RIORI Vol 3, Installment 83: Jason Reitman’s “Thank You For Smoking” (2005)



The Players…

Aaron Eckhard and Cameron Bright, with Maria Bello, David Koechner, Adam Brody, Sam Elliot, JK Simmons, Rob Lowe and Robert Duvall.


The Story…

In the competitive market of the tobacco industry, it’s good to have an “in” into the public mind to best promote cancer, heart disease, emphysema and a stinky wardrobe. That’s where guys like lobbyist Nick Naylor steps in.

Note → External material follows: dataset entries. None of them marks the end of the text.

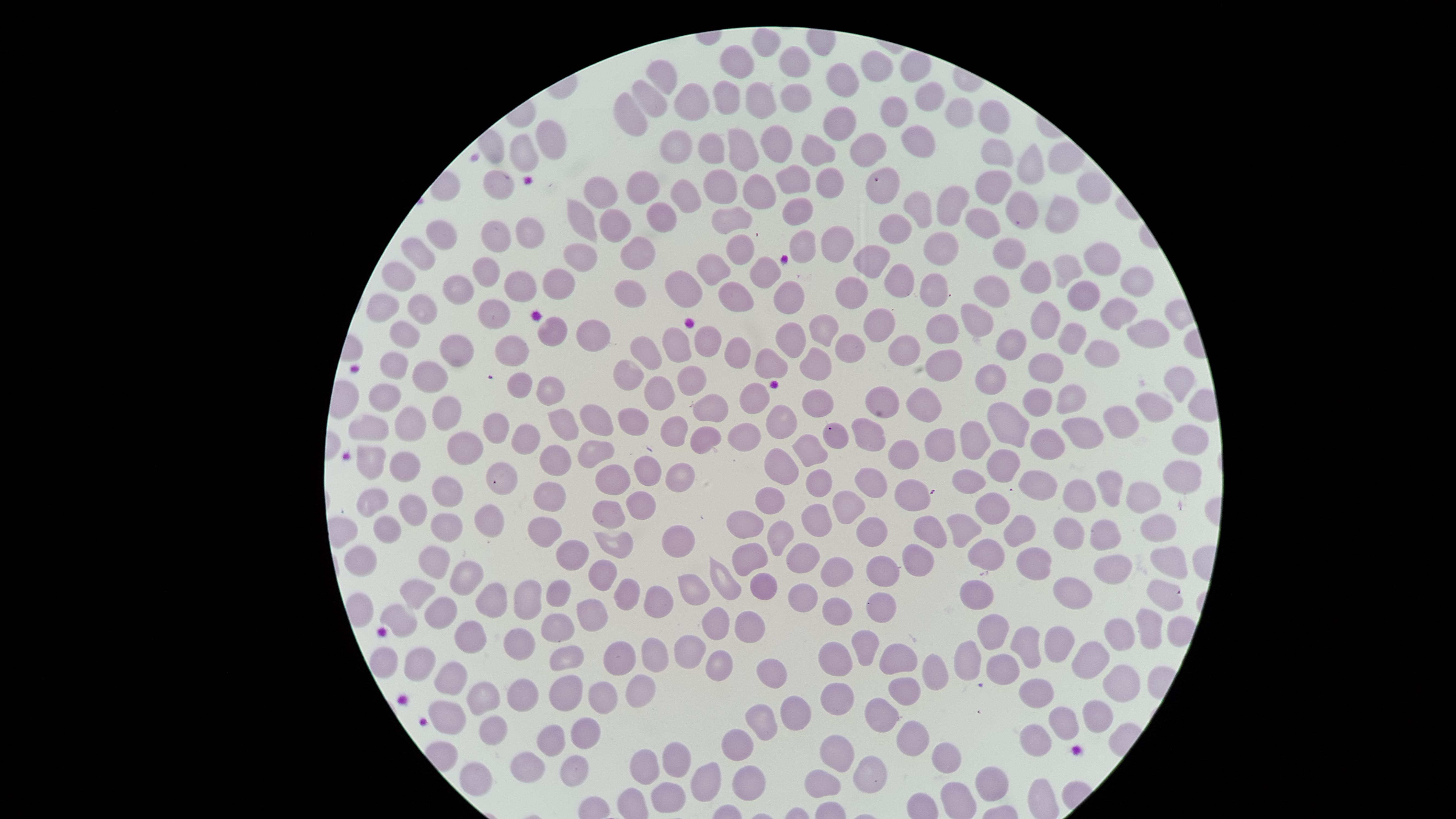

Approximate marker points as {x, y} in pixels.
Summary:
  - Uninfected red blood cells: {797, 57}, {743, 60}, {910, 69}, {873, 71}, {666, 75}, {848, 81}, {731, 92}, {792, 96}, {655, 98}, {929, 98}, {761, 100}, {697, 103}, {635, 111}, {955, 111}, {895, 114}, {992, 119}, {840, 122}, {547, 133}, {773, 139}, {742, 140}, {916, 140}, {517, 146}, {673, 146}, {867, 146}, {819, 149}, {713, 151}, {996, 158}, {1030, 167}, {501, 177}, {792, 177}, {724, 179}, {823, 182}, {644, 184}, {992, 184}, {761, 186}, {881, 186}, {1094, 187}, {602, 190}, {688, 194}, {948, 200}, {1022, 207}, {919, 210}, {662, 212}, {1063, 212}, {797, 216}, {584, 219}, {732, 219}, {614, 223}, {892, 227}, {983, 227}, {528, 230}, {445, 236}, {496, 236}, {836, 244}, {804, 246}, {946, 246}, {636, 247}, {740, 248}, {1010, 249}, {1101, 251}, {424, 253}, {582, 254}, {870, 258}, {713, 260}, {1071, 266}, {487, 267}, {766, 272}, {407, 274}, {1029, 277}, {522, 278}, {894, 278}, {560, 284}, {1138, 285}, {933, 286}, {993, 288}, {687, 289}, {458, 290}, {628, 290}, {853, 293}, {1083, 295}, {737, 296}, {790, 300}, {1121, 307}, {425, 309}, {388, 310}, {494, 311}, {974, 319}, {1043, 319}, {880, 323}, {827, 326}, {940, 328}, {553, 331}, {595, 331}, {707, 331}, {1146, 331}, {791, 332}, {408, 336}, {1072, 336}, {675, 343}, {1009, 345}, {645, 348}, {903, 348}, {455, 349}, {730, 349}, {850, 349}, {516, 350}, {1094, 353}, {771, 361}, {815, 363}, {946, 365}, {1050, 367}, {397, 369}, {632, 369}, {431, 372}, {692, 376}, {994, 379}, {1177, 380}, {522, 382}, {551, 385}, {656, 389}, {755, 392}, {1067, 395}, {383, 397}, {886, 398}, {1042, 401}, {815, 403}, {930, 403}, {444, 406}, {713, 407}, {1157, 409}, {593, 415}, {1015, 416}, {631, 419}, {1121, 419}, {410, 420}, {564, 421}, {492, 422}, {780, 423}, {679, 424}, {378, 427}, {1080, 427}, {749, 432}, {971, 432}, {869, 433}, {529, 434}, {707, 435}, {839, 436}, {1195, 437}, {1045, 442}, {936, 443}, {464, 445}, {596, 450}, {813, 450}, {905, 450}, {553, 455}, {999, 460}, {371, 463}, {403, 464}, {785, 465}, {649, 468}, {1179, 474}, {612, 477}, {683, 477}, {969, 478}, {496, 480}, {872, 480}, {1036, 480}, {822, 481}, {443, 486}, {1109, 486}, {916, 492}, {1071, 492}, {1140, 494}, {777, 495}, {373, 496}, {551, 498}, {852, 498}, {409, 501}, {640, 502}, {996, 505}, {610, 509}, {489, 517}, {818, 520}, {445, 521}, {869, 524}, {385, 526}, {1159, 527}, {748, 528}, {1072, 530}, {1017, 531}, {967, 532}, {928, 534}, {543, 535}, {1107, 535}, {784, 536}, {679, 540}, {615, 543}, {565, 553}, {991, 553}, {361, 557}, {796, 557}, {752, 558}, {916, 560}, {1036, 562}, {1170, 562}, {435, 565}, {1109, 565}, {886, 568}, {839, 570}, {606, 574}, {464, 582}, {728, 584}, {761, 587}, {554, 591}, {976, 591}, {1075, 591}, {798, 593}, {419, 594}, {694, 594}, {628, 596}, {1163, 597}, {526, 598}, {359, 603}, {497, 603}, {657, 603}, {839, 610}, {876, 610}, {441, 611}, {400, 617}, {594, 617}, {748, 624}, {1150, 624}, {718, 626}, {560, 629}, {1123, 636}, {469, 639}, {1028, 642}, {520, 643}, {1054, 646}, {690, 648}, {863, 651}, {655, 656}, {834, 656}, {967, 656}, {716, 658}, {901, 658}, {620, 659}, {1094, 659}, {572, 660}, {424, 662}, {385, 664}, {936, 666}, {1009, 668}, {767, 671}, {449, 676}, {634, 681}, {1124, 684}, {838, 689}, {907, 692}, {568, 693}, {604, 693}, {525, 695}, {1037, 695}, {491, 699}, {794, 708}, {762, 712}, {1097, 712}, {883, 714}, {455, 717}, {1062, 719}, {498, 727}, {919, 731}, {588, 734}, {740, 742}, {557, 743}, {1042, 743}, {833, 753}, {948, 753}, {642, 761}, {678, 763}, {530, 767}, {576, 770}, {868, 778}, {475, 781}, {710, 781}, {749, 781}, {997, 782}, {821, 784}, {667, 793}
  - Stain: Giemsa
  - Visible region: circular
  - Preparation: thin blood film
  - Capture: smartphone photograph through the microscope eyepiece
  - Presence: no malaria parasites detected
  - Field of view: single
  - Image size: 1456×819 pixels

He’s a shill for cigarettes and a single dad. He has scruples when it comes to rearing his bright son, but when Big Tobacco calls, he’s their sleazy, immoral mouthpiece.

So when the assignment of his career invites getting a very high profile for his efforts how can he convince his son his work is worthy?

Check that. Convince? Try con rather.

Smoke ’em if you got ’em?


The Rant…

Okay. Confession time. Again.

I am a smoker. Twenty years gone. I’m not proud of it but I won’t deny it either. Like the late, great Bill Hicks said, “I’ll smoke. I’ll get the cancer. I’ll die. Deal? Thank you, America.”

The fact that Hicks passed away from pancreatic cancer gives me pause. And some teensy bit of black hope. Denial is more than just a river in Africa.

My ugly habit emerged in my senior year of college. I was studying to become a secondary ed English teacher. Middle and high school students. It was a stress ball of the first degree, the curriculum, the course load. In addition to maintaining steady attendance of my regular classes, I had to shoehorn some time in the morning three hours a day, five days a week as student teacher at the nearest middle school. Those pre-pubers were a handful and a half. Never realized how short we all we back then. And mouthy. And at the dawn of the ‘rents blaming little Johnny and Janie for their sh*tty test scores on Teach being ineffectual whilst ignoring the thumb-worn PlayStation controllers and mouldering library cards. Ah, Millenials. Here’s the world you wrought on the public educational system.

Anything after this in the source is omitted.